--- start of Data rows ---

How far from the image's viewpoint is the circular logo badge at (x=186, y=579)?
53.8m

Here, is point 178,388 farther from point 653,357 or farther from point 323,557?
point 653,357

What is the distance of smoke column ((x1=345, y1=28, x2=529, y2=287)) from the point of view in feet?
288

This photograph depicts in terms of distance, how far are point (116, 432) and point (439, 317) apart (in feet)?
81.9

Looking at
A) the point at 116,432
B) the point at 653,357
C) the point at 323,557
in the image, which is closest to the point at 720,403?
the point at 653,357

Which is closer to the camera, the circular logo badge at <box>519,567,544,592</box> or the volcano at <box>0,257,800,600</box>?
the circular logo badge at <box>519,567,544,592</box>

--- end of Data rows ---

> _Written task_: Please print all of the records above verbatim, changing nothing.

> _Result of this exercise_:
How far from the image's viewpoint is the circular logo badge at (x=186, y=579)?
53.8m

Here, is point 178,388 farther from point 653,357 or farther from point 323,557?
point 653,357

What is the distance of smoke column ((x1=345, y1=28, x2=529, y2=287)) from the point of view in feet?
288

This photograph depicts in terms of distance, how far are point (116, 432) and point (439, 317) apart (in feet)?
81.9

Looking at
A) the point at 116,432
B) the point at 653,357
C) the point at 323,557
in the image, which is closest to the point at 720,403?
the point at 653,357

Which is closer to the camera, the circular logo badge at <box>519,567,544,592</box> or the volcano at <box>0,257,800,600</box>?
the circular logo badge at <box>519,567,544,592</box>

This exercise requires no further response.